Japan’s Nikkei Inches Lower as Automakers Skid on Yen Strength

Yomiuri Shimbun file photo
Tokyo Stock Exchange

TOKYO (Reuters) – Japan’s Nikkei share average traded slightly lower on Tuesday, as the yen’s rebound against the dollar prompted a sell-off in automakers’ stocks.

The Nikkei was down 0.1% at 33,362.07 at 0149 GMT, after opening 0.2% higher. The broader Topix slipped 0.32% to 2,364.72.

“The Japanese market did not mirror the overnight Wall Street’s strength because of the yen’s gain against the dollar,” said Masahiro Ichikawa, chief market strategist at Sumitomo Mitsui DS Asset Management.

Wall Street’s three major stock averages closed higher overnight, with Nasdaq’s 1% rally leading the charge as heavyweight Microsoft hit a record high after it hired prominent artificial intelligence executives.

The yen regained its momentum as the dollar dropped to its lowest in more than two months on Monday on expectations that U.S. interest rates have peaked.

Honda Motor lost 2.36% and Toyota Motor slipped 1.56%. Mazda Motor dropped 4.32%.

The autos sector index fell 1.79% to become the worst performer among the Tokyo Stock Exchange’s 33 industry sub-indexes.

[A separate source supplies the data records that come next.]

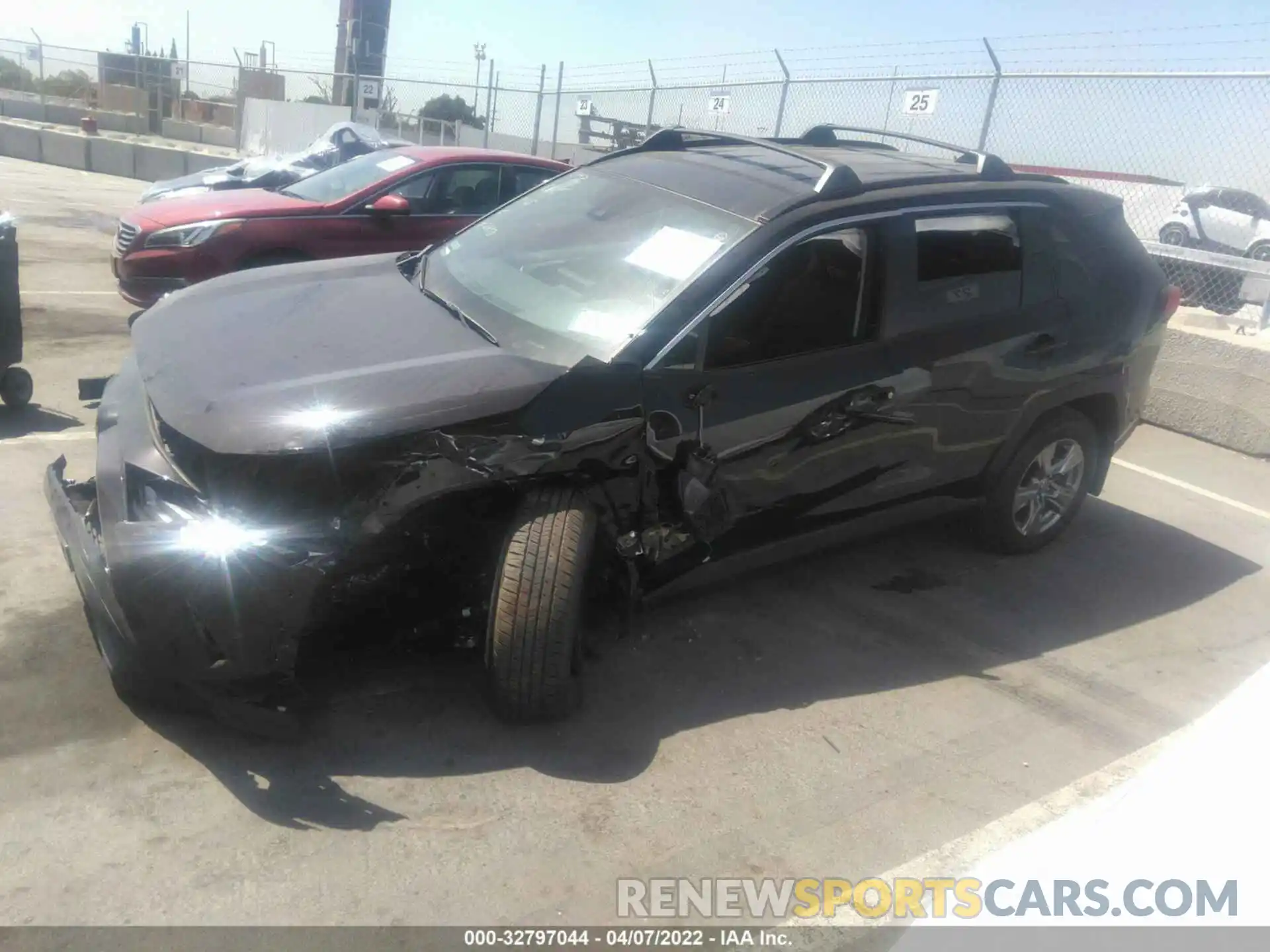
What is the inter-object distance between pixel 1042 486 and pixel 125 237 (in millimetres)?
6896

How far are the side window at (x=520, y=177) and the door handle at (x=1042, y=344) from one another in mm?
5171

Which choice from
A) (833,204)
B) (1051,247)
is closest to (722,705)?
(833,204)

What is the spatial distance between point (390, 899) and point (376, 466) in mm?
1221

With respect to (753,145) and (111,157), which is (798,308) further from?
(111,157)

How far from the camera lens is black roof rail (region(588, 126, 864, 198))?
4027mm

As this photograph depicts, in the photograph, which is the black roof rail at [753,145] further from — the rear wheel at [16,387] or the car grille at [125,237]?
the car grille at [125,237]

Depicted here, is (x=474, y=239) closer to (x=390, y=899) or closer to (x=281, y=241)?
(x=390, y=899)

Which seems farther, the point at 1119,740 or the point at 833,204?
the point at 833,204

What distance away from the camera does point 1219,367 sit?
7574 mm

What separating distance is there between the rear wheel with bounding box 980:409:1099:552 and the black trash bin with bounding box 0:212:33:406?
548 centimetres

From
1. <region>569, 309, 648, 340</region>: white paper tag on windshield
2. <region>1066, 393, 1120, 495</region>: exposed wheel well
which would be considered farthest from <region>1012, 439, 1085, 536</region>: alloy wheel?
<region>569, 309, 648, 340</region>: white paper tag on windshield

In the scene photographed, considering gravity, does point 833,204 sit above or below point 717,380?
above

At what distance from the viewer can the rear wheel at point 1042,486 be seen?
4.87 metres

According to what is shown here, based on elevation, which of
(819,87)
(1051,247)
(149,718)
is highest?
(819,87)
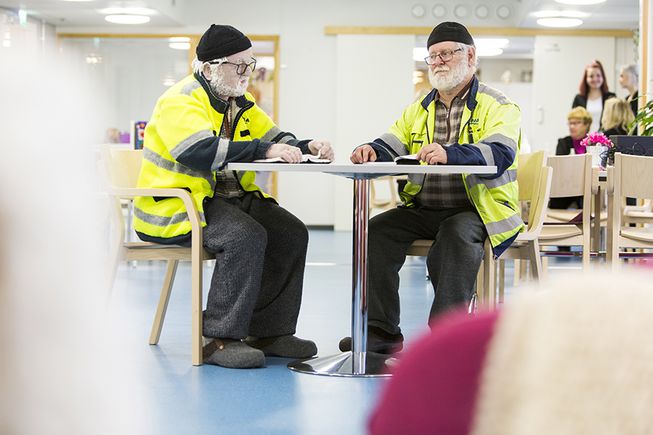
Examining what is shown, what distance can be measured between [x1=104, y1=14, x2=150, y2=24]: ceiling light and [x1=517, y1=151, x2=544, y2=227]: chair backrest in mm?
8146

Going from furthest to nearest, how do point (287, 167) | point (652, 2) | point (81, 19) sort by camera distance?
point (81, 19)
point (652, 2)
point (287, 167)

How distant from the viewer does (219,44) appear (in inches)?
142

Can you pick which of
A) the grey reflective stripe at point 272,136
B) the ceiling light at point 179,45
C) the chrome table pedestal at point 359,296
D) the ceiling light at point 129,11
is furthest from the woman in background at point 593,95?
the chrome table pedestal at point 359,296

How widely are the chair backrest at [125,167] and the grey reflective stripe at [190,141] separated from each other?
15.1 inches

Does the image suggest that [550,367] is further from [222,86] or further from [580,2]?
[580,2]

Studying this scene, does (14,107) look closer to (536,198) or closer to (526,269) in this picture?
(536,198)

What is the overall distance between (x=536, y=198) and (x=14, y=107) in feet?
11.1

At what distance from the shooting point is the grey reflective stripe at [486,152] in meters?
3.27

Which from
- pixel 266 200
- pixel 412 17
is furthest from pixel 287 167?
pixel 412 17

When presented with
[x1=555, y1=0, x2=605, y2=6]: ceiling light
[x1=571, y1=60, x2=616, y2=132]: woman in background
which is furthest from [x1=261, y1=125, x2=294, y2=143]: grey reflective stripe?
[x1=555, y1=0, x2=605, y2=6]: ceiling light

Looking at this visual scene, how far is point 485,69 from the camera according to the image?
17469 millimetres

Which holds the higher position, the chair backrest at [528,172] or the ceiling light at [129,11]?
the ceiling light at [129,11]

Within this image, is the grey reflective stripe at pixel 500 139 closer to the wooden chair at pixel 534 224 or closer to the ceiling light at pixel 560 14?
the wooden chair at pixel 534 224

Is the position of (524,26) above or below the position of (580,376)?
above
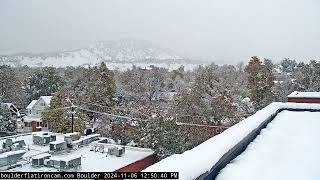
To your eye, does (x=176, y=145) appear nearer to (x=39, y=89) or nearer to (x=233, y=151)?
(x=233, y=151)

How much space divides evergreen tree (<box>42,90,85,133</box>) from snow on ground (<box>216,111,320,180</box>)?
18851 mm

A stronger yen weighs on exporters as it hurts the value of overseas profits in yen terms when firms repatriate them to Japan.

“Investors sold stocks also to lock in profits after the Nikkei hit its highest level in more than 30 years in the previous session,” said Ichikawa.

The Nikkei rose to its highest since March 1990 on Monday before reversiong course to end lower.

Trading firms were weak, with Itochu falling 3.77% and Mitsui & Co losing 2.65%,

The wholesales index lost 1.71%.

GS Yuasa tanked 10.58% after the battery maker announced a plan to raise as much as 47.2 billion yen ($315.47 million) in a sale of new shares and third-party allotment to Honda Motor.

Panel display maker Sharp 6753.T jumped 8.16% to become the top performer on the Nikkei.